**Requirement:**
Whenever a line in the data holds the string "fusion", copy that line.
■ ■ ■ ■ ■ ■ ■
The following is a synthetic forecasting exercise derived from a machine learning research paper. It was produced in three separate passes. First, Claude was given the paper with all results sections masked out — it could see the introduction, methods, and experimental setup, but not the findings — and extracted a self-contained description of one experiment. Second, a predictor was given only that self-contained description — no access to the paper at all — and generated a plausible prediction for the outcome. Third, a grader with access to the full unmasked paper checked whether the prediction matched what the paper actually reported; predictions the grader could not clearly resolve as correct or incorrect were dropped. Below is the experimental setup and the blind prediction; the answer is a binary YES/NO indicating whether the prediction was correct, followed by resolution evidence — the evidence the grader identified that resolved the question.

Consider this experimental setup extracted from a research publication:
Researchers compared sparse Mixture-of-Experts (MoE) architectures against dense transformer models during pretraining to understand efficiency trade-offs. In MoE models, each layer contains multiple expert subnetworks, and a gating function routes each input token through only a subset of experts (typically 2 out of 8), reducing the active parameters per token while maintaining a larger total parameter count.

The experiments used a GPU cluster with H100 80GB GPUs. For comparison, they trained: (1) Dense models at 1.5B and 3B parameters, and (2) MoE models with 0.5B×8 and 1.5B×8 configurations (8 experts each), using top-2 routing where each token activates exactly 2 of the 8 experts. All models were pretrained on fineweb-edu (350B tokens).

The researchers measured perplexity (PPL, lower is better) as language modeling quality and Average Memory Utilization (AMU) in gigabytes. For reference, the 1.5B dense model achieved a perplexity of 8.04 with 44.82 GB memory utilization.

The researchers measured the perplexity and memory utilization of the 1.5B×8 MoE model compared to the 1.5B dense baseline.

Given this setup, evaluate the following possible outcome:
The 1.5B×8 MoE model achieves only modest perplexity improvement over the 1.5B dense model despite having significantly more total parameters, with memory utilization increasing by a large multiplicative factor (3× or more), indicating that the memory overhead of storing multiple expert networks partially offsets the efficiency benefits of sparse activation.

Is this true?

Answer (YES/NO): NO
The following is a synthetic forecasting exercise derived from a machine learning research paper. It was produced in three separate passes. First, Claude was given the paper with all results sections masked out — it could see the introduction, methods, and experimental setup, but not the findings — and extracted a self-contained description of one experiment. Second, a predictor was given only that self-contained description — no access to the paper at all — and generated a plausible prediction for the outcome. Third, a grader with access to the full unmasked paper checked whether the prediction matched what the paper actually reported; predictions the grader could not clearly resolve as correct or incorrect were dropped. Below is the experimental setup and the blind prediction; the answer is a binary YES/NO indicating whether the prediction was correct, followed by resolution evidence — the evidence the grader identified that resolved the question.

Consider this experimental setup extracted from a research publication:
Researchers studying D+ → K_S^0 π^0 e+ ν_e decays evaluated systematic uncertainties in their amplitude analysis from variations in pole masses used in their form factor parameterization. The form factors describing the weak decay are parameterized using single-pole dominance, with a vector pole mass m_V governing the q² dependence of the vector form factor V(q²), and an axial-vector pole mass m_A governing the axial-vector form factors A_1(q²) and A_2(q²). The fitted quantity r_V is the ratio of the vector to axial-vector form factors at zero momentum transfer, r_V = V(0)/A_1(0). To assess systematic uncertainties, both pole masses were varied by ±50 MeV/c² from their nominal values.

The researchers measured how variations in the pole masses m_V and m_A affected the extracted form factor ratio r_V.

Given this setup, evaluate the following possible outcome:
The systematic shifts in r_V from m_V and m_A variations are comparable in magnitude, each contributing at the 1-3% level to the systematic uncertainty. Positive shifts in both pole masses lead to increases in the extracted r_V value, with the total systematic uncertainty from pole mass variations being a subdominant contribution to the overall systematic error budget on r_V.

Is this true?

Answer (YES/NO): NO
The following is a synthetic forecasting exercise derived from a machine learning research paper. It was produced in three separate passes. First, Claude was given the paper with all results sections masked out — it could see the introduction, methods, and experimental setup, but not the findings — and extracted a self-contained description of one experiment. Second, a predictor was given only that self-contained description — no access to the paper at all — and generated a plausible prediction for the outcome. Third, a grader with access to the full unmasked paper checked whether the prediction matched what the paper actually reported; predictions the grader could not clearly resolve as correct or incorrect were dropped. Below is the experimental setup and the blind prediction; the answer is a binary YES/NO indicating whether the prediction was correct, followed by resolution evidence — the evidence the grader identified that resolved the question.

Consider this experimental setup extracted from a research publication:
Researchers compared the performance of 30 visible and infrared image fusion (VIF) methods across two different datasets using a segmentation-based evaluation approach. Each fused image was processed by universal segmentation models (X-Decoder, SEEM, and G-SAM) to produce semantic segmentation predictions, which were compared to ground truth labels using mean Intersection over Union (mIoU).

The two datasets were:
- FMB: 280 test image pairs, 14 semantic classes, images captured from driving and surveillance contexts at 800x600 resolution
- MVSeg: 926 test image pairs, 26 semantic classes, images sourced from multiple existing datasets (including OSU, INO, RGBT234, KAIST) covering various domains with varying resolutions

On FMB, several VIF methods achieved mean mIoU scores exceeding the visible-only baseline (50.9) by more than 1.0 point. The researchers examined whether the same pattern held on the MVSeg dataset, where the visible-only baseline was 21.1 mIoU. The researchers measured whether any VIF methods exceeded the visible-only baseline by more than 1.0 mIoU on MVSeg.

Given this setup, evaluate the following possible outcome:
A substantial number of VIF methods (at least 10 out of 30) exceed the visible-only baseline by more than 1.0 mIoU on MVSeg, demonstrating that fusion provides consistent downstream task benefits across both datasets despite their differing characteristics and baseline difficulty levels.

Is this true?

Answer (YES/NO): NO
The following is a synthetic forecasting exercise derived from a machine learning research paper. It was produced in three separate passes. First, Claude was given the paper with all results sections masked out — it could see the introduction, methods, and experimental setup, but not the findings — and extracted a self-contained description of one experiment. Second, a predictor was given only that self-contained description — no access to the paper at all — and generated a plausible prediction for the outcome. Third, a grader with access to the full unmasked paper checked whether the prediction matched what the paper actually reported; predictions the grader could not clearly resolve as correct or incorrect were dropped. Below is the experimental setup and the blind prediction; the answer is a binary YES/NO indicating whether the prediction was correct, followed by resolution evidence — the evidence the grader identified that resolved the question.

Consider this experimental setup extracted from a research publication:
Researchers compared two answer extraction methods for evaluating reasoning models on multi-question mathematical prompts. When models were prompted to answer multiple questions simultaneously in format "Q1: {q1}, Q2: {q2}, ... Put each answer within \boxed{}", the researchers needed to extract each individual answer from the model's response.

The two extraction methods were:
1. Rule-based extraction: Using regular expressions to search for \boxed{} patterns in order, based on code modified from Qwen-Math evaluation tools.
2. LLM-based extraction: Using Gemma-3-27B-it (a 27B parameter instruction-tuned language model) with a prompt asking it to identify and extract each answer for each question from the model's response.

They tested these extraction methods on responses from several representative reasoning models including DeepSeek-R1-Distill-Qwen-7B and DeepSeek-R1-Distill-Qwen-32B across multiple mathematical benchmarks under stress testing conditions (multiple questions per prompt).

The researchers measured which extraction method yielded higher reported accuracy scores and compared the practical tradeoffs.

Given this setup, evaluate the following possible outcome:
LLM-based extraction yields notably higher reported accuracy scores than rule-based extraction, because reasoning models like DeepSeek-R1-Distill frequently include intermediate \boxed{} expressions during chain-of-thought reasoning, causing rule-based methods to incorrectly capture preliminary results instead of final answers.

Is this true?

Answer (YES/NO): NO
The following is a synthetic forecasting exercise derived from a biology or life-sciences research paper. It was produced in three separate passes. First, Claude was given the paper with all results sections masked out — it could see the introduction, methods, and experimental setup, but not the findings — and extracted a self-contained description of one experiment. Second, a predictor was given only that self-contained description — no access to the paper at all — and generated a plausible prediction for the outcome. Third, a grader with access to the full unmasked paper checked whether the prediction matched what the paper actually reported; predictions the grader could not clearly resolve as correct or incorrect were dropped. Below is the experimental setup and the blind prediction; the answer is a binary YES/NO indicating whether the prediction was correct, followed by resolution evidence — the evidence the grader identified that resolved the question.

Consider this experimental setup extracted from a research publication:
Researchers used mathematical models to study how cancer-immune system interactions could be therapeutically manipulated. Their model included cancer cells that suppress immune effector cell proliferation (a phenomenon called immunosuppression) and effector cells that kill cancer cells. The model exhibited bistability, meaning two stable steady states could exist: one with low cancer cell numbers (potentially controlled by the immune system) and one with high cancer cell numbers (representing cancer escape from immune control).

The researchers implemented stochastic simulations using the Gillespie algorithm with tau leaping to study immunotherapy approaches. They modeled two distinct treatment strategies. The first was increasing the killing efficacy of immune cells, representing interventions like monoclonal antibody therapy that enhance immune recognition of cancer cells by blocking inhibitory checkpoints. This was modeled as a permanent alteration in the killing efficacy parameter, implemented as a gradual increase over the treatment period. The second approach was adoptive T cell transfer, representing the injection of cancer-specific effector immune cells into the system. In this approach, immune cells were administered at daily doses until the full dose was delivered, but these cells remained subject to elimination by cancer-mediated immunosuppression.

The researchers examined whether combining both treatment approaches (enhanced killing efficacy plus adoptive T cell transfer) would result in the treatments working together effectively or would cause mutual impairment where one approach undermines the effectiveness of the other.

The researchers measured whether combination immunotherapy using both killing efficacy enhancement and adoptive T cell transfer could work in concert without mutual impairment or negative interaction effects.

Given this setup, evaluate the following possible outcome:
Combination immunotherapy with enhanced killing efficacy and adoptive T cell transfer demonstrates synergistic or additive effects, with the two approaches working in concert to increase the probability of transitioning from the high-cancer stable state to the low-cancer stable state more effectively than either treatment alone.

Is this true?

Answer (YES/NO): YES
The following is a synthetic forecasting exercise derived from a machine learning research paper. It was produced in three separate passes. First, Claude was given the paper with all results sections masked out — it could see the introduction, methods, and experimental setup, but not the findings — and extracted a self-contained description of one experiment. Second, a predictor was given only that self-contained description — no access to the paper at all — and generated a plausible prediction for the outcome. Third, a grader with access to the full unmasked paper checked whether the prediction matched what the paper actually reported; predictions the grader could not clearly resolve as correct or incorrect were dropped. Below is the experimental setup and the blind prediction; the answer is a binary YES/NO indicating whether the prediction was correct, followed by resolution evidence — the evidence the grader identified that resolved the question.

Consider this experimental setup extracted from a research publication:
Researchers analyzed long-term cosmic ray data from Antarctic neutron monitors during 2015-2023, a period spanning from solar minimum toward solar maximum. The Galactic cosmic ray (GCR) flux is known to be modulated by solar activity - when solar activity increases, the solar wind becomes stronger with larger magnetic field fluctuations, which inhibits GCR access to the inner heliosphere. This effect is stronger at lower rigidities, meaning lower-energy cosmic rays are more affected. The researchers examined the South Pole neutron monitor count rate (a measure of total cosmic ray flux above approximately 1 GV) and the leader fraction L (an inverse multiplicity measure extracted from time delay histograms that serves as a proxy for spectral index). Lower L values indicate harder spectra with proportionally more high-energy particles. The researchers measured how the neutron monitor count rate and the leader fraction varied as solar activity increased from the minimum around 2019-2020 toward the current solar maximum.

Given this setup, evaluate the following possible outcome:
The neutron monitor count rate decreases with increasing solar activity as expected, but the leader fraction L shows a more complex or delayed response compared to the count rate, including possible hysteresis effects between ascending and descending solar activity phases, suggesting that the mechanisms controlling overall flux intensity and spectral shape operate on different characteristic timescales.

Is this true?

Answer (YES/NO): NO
■ ■ ■ ■ ■ ■ ■
**Your solution:**
Researchers compared the performance of 30 visible and infrared image fusion (VIF) methods across two different datasets using a segmentation-based evaluation approach. Each fused image was processed by universal segmentation models (X-Decoder, SEEM, and G-SAM) to produce semantic segmentation predictions, which were compared to ground truth labels using mean Intersection over Union (mIoU).
A substantial number of VIF methods (at least 10 out of 30) exceed the visible-only baseline by more than 1.0 mIoU on MVSeg, demonstrating that fusion provides consistent downstream task benefits across both datasets despite their differing characteristics and baseline difficulty levels.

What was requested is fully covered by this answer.